● **TASK INSTRUCTIONS**
Transcribe exactly the line containing "order: Rodentia" and the remaining lines of the listing below, through the very last.

===== INPUT =====

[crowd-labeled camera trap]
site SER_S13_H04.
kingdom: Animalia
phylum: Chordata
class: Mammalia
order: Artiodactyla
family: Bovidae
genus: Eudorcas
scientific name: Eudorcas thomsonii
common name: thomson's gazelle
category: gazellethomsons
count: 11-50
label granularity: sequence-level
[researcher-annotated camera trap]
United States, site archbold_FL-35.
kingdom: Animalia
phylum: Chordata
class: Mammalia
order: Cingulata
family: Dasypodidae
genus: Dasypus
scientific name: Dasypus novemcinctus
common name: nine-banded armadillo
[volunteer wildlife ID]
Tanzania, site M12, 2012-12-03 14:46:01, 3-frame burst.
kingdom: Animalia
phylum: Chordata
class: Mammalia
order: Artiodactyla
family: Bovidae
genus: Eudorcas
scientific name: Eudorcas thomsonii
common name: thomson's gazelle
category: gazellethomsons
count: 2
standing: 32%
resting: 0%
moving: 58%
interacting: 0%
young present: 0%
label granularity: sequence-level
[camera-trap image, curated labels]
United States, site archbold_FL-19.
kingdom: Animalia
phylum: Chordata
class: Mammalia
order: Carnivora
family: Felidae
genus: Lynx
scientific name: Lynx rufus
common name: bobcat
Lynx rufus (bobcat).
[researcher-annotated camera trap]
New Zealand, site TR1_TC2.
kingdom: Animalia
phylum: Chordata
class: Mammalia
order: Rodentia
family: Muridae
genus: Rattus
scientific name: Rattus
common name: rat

=====

● **YOUR RESPONSE**
order: Rodentia
family: Muridae
genus: Rattus
scientific name: Rattus
common name: rat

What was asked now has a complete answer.